Try it - Take the data below and copy exactly the lines starting at the one with "common name: domestic dog" and finishing at the one with "category: unidentified macaque", both included.
Segment Open
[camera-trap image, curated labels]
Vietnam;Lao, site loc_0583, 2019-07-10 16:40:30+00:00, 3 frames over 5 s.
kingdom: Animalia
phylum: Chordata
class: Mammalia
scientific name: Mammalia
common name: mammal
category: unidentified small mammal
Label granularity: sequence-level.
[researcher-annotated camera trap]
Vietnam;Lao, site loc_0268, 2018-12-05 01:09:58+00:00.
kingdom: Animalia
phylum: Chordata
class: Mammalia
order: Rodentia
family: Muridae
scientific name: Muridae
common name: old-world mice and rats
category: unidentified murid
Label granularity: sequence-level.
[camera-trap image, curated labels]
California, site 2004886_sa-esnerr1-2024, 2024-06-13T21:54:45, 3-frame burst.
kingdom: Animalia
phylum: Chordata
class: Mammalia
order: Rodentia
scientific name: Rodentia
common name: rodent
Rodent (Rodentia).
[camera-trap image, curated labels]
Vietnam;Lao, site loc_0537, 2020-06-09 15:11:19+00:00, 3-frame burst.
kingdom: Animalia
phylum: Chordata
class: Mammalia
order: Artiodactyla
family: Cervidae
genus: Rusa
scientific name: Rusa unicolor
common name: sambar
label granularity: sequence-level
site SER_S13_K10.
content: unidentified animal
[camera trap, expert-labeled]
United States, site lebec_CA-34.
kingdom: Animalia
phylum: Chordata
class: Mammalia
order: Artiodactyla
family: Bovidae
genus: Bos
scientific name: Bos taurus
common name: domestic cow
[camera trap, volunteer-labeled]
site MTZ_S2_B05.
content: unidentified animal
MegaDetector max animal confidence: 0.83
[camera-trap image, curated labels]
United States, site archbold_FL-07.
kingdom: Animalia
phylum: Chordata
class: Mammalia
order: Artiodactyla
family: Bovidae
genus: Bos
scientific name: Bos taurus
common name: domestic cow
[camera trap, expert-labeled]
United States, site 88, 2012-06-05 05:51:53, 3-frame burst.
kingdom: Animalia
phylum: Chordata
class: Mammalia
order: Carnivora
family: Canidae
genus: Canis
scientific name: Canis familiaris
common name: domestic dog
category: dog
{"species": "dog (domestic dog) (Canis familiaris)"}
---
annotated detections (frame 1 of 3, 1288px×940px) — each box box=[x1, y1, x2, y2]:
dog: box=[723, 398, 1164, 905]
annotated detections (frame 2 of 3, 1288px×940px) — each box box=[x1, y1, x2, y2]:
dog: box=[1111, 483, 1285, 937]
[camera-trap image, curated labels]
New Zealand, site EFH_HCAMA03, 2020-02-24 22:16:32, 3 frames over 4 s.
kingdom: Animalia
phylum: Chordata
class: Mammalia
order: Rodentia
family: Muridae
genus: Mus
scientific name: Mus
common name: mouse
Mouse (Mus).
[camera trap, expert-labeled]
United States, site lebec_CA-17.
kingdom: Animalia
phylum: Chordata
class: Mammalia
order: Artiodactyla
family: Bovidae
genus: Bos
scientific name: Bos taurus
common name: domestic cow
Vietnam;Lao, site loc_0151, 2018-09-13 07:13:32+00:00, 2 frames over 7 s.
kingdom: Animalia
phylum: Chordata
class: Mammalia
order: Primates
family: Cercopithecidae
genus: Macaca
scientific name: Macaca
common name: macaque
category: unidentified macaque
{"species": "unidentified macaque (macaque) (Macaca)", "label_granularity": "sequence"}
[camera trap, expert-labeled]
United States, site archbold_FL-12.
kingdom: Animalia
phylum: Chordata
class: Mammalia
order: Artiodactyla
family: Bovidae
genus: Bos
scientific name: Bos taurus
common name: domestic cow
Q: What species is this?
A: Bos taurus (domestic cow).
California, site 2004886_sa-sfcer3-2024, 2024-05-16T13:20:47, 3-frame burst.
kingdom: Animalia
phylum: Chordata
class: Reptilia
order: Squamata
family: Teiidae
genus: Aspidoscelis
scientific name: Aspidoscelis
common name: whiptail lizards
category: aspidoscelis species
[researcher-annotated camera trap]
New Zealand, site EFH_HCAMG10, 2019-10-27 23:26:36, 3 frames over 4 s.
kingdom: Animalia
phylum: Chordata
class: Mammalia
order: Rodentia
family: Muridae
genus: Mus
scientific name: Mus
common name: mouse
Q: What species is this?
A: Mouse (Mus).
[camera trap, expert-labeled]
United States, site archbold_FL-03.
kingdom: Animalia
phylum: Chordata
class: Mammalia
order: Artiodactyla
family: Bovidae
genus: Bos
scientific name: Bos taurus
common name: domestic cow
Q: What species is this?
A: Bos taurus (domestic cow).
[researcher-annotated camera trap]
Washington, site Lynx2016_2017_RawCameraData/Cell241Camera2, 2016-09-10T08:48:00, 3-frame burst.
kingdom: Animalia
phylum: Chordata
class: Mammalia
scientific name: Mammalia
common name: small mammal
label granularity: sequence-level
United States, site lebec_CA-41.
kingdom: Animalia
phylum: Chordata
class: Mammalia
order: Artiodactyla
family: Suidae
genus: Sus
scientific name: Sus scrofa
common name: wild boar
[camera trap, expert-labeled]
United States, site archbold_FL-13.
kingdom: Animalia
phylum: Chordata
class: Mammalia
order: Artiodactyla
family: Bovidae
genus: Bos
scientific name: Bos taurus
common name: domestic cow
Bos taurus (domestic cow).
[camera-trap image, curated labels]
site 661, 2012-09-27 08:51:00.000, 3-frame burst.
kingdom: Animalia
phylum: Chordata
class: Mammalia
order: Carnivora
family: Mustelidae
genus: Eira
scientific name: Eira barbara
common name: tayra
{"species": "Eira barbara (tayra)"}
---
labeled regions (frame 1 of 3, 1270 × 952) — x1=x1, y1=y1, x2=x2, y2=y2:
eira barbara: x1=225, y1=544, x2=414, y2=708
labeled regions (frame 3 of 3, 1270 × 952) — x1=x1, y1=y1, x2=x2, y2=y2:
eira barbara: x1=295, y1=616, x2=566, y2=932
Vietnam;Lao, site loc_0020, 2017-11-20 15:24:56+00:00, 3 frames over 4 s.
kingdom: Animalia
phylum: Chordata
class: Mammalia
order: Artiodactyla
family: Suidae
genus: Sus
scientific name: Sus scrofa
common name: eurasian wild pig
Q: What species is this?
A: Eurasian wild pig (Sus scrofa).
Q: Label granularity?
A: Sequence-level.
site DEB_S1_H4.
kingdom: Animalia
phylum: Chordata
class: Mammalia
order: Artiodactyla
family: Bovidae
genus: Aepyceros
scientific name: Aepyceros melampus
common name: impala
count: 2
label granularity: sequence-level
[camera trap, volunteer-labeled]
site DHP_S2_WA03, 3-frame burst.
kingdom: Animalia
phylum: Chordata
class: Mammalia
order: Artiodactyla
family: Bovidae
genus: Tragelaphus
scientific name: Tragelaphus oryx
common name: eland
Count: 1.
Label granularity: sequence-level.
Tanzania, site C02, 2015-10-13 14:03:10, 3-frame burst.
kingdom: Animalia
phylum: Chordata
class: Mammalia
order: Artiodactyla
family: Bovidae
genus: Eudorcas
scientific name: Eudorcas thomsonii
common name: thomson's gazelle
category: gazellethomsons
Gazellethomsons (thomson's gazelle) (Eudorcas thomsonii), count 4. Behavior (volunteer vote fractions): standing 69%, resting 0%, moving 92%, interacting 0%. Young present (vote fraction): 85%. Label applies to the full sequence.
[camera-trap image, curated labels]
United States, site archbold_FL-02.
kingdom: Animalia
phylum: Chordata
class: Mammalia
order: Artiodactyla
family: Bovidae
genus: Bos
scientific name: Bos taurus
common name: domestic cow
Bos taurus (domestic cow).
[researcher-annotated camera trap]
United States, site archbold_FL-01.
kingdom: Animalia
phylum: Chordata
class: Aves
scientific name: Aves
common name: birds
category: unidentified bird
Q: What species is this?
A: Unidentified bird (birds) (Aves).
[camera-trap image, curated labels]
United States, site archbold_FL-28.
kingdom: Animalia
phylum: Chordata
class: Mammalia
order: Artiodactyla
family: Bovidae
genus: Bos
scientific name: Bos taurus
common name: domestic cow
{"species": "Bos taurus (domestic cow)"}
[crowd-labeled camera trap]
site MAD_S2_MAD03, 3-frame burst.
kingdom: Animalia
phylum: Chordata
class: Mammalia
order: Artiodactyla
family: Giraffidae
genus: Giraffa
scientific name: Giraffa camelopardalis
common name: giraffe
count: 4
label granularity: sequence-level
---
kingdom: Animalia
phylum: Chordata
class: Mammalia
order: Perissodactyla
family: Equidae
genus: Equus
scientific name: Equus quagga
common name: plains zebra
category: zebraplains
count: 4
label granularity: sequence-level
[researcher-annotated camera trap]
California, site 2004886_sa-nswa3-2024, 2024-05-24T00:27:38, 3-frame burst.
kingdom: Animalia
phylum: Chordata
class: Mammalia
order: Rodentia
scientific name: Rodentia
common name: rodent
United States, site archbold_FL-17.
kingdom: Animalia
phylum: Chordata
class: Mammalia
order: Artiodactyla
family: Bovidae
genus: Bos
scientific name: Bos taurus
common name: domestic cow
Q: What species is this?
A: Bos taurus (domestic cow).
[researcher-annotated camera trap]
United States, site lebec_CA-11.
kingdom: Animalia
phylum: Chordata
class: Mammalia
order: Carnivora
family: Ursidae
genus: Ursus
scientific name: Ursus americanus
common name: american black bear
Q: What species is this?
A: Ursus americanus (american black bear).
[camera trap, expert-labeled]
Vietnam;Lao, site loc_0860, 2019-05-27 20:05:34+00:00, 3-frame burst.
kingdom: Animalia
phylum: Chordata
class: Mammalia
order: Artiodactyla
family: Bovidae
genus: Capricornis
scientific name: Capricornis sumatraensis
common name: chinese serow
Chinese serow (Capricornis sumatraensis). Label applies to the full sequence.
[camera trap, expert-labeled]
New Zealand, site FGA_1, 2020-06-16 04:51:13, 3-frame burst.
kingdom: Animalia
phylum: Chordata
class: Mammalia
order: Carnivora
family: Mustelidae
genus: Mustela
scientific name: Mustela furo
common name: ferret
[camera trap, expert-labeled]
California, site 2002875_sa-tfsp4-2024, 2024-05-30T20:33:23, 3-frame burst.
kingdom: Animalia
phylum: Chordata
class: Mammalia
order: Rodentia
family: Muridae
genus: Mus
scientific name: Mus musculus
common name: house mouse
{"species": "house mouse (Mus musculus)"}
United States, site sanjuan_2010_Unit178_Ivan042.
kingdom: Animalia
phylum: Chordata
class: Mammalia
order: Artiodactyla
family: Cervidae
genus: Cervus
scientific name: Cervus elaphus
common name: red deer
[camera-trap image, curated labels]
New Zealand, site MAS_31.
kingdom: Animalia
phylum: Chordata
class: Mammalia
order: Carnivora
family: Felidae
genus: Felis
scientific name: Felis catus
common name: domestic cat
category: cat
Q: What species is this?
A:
Segment Closed
Finished task -
common name: domestic dog
category: dog
{"species": "dog (domestic dog) (Canis familiaris)"}
---
annotated detections (frame 1 of 3, 1288px×940px) — each box box=[x1, y1, x2, y2]:
dog: box=[723, 398, 1164, 905]
annotated detections (frame 2 of 3, 1288px×940px) — each box box=[x1, y1, x2, y2]:
dog: box=[1111, 483, 1285, 937]
[camera-trap image, curated labels]
New Zealand, site EFH_HCAMA03, 2020-02-24 22:16:32, 3 frames over 4 s.
kingdom: Animalia
phylum: Chordata
class: Mammalia
order: Rodentia
family: Muridae
genus: Mus
scientific name: Mus
common name: mouse
Mouse (Mus).
[camera trap, expert-labeled]
United States, site lebec_CA-17.
kingdom: Animalia
phylum: Chordata
class: Mammalia
order: Artiodactyla
family: Bovidae
genus: Bos
scientific name: Bos taurus
common name: domestic cow
Vietnam;Lao, site loc_0151, 2018-09-13 07:13:32+00:00, 2 frames over 7 s.
kingdom: Animalia
phylum: Chordata
class: Mammalia
order: Primates
family: Cercopithecidae
genus: Macaca
scientific name: Macaca
common name: macaque
category: unidentified macaque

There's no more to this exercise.